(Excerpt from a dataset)
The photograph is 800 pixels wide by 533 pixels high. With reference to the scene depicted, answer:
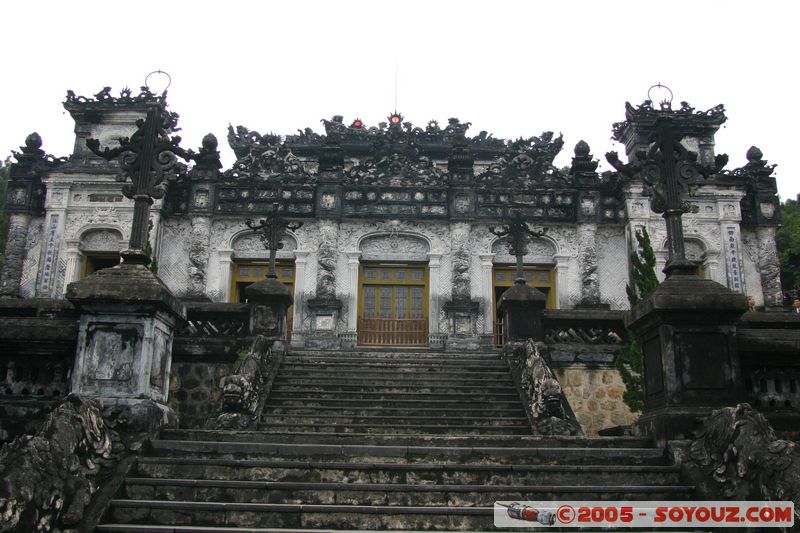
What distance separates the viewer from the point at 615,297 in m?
20.9

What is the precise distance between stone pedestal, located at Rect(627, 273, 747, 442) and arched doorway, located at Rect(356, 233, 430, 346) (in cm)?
1303

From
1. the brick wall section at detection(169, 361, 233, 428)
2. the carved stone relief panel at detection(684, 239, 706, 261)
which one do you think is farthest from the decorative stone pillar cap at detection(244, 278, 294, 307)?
the carved stone relief panel at detection(684, 239, 706, 261)

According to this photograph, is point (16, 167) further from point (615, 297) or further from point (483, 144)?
point (615, 297)

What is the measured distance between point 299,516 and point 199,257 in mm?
15828

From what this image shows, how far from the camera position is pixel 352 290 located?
20.6m

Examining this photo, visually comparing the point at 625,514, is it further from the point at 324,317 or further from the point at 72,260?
the point at 72,260

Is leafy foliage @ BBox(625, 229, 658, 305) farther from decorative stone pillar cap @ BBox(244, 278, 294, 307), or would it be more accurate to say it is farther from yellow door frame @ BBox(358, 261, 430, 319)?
decorative stone pillar cap @ BBox(244, 278, 294, 307)

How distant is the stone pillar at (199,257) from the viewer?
2059cm

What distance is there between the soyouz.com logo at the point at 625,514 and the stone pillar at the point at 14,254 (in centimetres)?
1931

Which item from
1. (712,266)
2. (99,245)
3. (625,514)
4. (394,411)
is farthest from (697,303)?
(99,245)

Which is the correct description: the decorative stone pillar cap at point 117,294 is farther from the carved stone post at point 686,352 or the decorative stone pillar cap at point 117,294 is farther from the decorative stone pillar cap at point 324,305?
the decorative stone pillar cap at point 324,305

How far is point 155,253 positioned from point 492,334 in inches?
386

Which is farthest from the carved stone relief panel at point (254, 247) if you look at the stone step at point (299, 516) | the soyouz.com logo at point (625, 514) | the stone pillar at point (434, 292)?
the soyouz.com logo at point (625, 514)

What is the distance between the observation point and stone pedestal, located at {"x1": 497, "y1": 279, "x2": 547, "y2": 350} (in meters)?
12.9
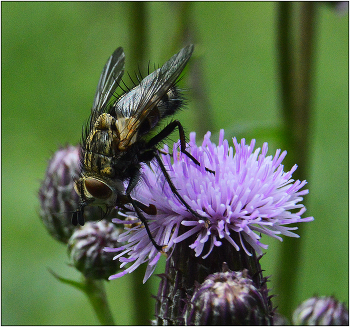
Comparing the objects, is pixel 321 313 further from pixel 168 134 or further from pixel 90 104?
pixel 90 104

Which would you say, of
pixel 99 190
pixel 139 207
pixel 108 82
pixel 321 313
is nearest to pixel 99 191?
pixel 99 190

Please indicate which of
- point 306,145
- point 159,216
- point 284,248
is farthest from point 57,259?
point 159,216

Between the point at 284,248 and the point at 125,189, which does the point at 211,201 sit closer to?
the point at 125,189

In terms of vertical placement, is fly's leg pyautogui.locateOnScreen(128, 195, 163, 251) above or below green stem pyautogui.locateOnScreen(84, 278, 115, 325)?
above

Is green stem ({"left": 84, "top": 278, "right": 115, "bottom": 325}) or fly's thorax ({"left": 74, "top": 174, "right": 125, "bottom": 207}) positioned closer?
fly's thorax ({"left": 74, "top": 174, "right": 125, "bottom": 207})

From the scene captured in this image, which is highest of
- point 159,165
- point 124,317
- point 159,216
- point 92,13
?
point 92,13

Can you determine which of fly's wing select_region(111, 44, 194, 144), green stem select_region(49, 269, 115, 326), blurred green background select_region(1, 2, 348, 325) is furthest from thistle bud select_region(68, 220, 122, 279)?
blurred green background select_region(1, 2, 348, 325)

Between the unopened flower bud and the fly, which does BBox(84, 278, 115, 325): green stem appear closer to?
the fly
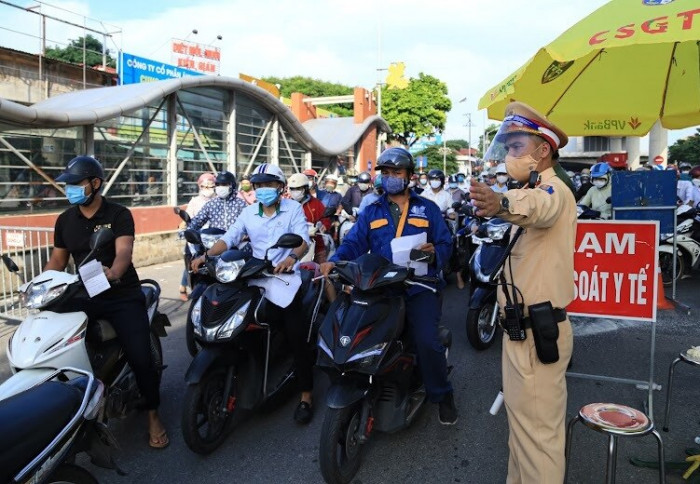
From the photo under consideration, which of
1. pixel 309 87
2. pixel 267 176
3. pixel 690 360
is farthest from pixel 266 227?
pixel 309 87

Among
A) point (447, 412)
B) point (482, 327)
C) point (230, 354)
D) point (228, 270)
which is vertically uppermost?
point (228, 270)

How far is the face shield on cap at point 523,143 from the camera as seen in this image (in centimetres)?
232

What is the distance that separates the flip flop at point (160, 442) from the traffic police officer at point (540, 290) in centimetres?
224

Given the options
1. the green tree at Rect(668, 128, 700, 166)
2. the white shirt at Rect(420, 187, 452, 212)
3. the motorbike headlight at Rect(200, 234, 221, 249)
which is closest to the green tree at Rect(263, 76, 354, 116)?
the green tree at Rect(668, 128, 700, 166)

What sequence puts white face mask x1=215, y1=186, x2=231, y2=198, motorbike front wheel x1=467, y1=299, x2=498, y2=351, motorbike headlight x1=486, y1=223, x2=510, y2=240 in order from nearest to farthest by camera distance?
motorbike front wheel x1=467, y1=299, x2=498, y2=351 → motorbike headlight x1=486, y1=223, x2=510, y2=240 → white face mask x1=215, y1=186, x2=231, y2=198

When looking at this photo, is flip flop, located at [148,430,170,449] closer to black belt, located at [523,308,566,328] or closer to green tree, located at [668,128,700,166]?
black belt, located at [523,308,566,328]

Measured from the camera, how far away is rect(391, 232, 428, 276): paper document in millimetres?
3439

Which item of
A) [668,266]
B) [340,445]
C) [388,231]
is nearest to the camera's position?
[340,445]

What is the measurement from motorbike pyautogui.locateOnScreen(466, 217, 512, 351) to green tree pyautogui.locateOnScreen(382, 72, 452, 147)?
38.2 meters

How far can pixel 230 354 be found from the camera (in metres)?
3.37

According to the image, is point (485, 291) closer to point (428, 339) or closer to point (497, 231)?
point (497, 231)

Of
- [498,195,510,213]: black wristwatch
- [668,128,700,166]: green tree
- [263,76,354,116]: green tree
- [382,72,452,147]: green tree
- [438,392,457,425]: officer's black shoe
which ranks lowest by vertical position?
[438,392,457,425]: officer's black shoe

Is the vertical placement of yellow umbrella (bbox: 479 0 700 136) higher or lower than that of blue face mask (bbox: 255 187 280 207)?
higher

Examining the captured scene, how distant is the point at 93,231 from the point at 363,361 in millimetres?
1923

#### EXERCISE DIRECTIONS:
Reproduce the records verbatim, omitting all images they contain.

#### WORKED ANSWER:
The photograph is 800 pixels wide by 533 pixels high. With reference to the scene depicted, answer:
What distance separates the viewer from the point at 615,297 in m?
20.9

What is the precise distance between stone pedestal, located at Rect(627, 273, 747, 442) and arched doorway, located at Rect(356, 233, 430, 346) (in cm)?
1303

From
1. the brick wall section at detection(169, 361, 233, 428)
2. the carved stone relief panel at detection(684, 239, 706, 261)
which one do you think is farthest from the decorative stone pillar cap at detection(244, 278, 294, 307)?
the carved stone relief panel at detection(684, 239, 706, 261)

According to this photograph, is point (16, 167) further from point (615, 297) or further from point (483, 144)?
point (615, 297)

What is the measured distance between point 299,516 and point 199,257 in mm?
15828

From what this image shows, how far from the camera position is pixel 352 290 located?
20.6m

Examining this photo, visually comparing the point at 625,514, is it further from the point at 324,317 or further from the point at 72,260?
the point at 72,260

Is leafy foliage @ BBox(625, 229, 658, 305) farther from decorative stone pillar cap @ BBox(244, 278, 294, 307), or would it be more accurate to say it is farther from yellow door frame @ BBox(358, 261, 430, 319)?
decorative stone pillar cap @ BBox(244, 278, 294, 307)

How distant is the stone pillar at (199,257) from the viewer?
2059cm

What distance is there between the soyouz.com logo at the point at 625,514 and the stone pillar at the point at 14,254 (in centimetres)?
1931

Which item from
1. (712,266)
2. (99,245)
3. (625,514)
4. (394,411)
is farthest from (697,303)?
(99,245)

Which is the correct description: the decorative stone pillar cap at point 117,294 is farther from the carved stone post at point 686,352 or the decorative stone pillar cap at point 117,294 is farther from the decorative stone pillar cap at point 324,305?
the decorative stone pillar cap at point 324,305

How far is point 155,253 positioned from point 492,334 in inches?
386

Which is farthest from the carved stone relief panel at point (254, 247) if you look at the stone step at point (299, 516) | the soyouz.com logo at point (625, 514) | the stone pillar at point (434, 292)?
the soyouz.com logo at point (625, 514)

What is the distance between the observation point and stone pedestal, located at {"x1": 497, "y1": 279, "x2": 547, "y2": 350} (in meters)?
12.9
Comparing the objects, is pixel 321 313 further from pixel 168 134 or further from pixel 90 104?
pixel 90 104

Which would you say, of
pixel 99 190
pixel 139 207
pixel 108 82
pixel 321 313
is nearest to pixel 99 191?
pixel 99 190

Please indicate which of
- point 306,145
- point 159,216
- point 284,248
is farthest from point 57,259?
point 159,216

Between the point at 284,248 and the point at 125,189, which does the point at 211,201 sit closer to?
the point at 125,189

In terms of vertical placement, is fly's leg pyautogui.locateOnScreen(128, 195, 163, 251) above or below green stem pyautogui.locateOnScreen(84, 278, 115, 325)?
above

Is green stem ({"left": 84, "top": 278, "right": 115, "bottom": 325}) or fly's thorax ({"left": 74, "top": 174, "right": 125, "bottom": 207}) positioned closer?
fly's thorax ({"left": 74, "top": 174, "right": 125, "bottom": 207})

From the scene captured in this image, which is highest of
- point 159,165
- point 124,317
- point 159,216
- point 92,13
?
point 92,13

Can you determine which of fly's wing select_region(111, 44, 194, 144), green stem select_region(49, 269, 115, 326), blurred green background select_region(1, 2, 348, 325) is furthest from thistle bud select_region(68, 220, 122, 279)?
blurred green background select_region(1, 2, 348, 325)

Between the unopened flower bud and the fly, which does BBox(84, 278, 115, 325): green stem appear closer to?
the fly
From the photo under consideration, which of
1. pixel 309 87
2. pixel 267 176
3. pixel 690 360
is farthest from pixel 266 227?
pixel 309 87

Among
A) point (447, 412)
B) point (482, 327)
C) point (230, 354)
D) point (228, 270)
which is vertically uppermost?
point (228, 270)

How far is the face shield on cap at point 523,143 from the camera as seen in this image (in centimetres)?
232

What is the distance that separates the flip flop at point (160, 442) from the traffic police officer at point (540, 290) in centimetres?
224

Given the options
1. the green tree at Rect(668, 128, 700, 166)
2. the white shirt at Rect(420, 187, 452, 212)
3. the motorbike headlight at Rect(200, 234, 221, 249)
which is closest to the green tree at Rect(263, 76, 354, 116)?
the green tree at Rect(668, 128, 700, 166)

What sequence puts white face mask x1=215, y1=186, x2=231, y2=198, motorbike front wheel x1=467, y1=299, x2=498, y2=351, motorbike headlight x1=486, y1=223, x2=510, y2=240 in order from nearest to farthest by camera distance?
motorbike front wheel x1=467, y1=299, x2=498, y2=351 → motorbike headlight x1=486, y1=223, x2=510, y2=240 → white face mask x1=215, y1=186, x2=231, y2=198

When looking at this photo, is flip flop, located at [148,430,170,449] closer to black belt, located at [523,308,566,328] or closer to green tree, located at [668,128,700,166]?
black belt, located at [523,308,566,328]

Measured from the camera, how far away is rect(391, 232, 428, 276): paper document in millimetres?
3439

Which item of
A) [668,266]
B) [340,445]
C) [388,231]
is nearest to the camera's position?
[340,445]

What is the measurement from motorbike pyautogui.locateOnScreen(466, 217, 512, 351) to green tree pyautogui.locateOnScreen(382, 72, 452, 147)?
38.2 meters

How far can pixel 230 354 be found from the camera (in metres)?
3.37

According to the image, is point (485, 291) closer to point (428, 339) or closer to point (497, 231)?
point (497, 231)

Of
- [498,195,510,213]: black wristwatch
- [668,128,700,166]: green tree
- [263,76,354,116]: green tree
- [382,72,452,147]: green tree
- [438,392,457,425]: officer's black shoe
which ranks lowest by vertical position?
[438,392,457,425]: officer's black shoe

Is the vertical placement of yellow umbrella (bbox: 479 0 700 136) higher or lower than that of blue face mask (bbox: 255 187 280 207)?
higher

Examining the captured scene, how distant is the point at 93,231 from the point at 363,361 in millimetres?
1923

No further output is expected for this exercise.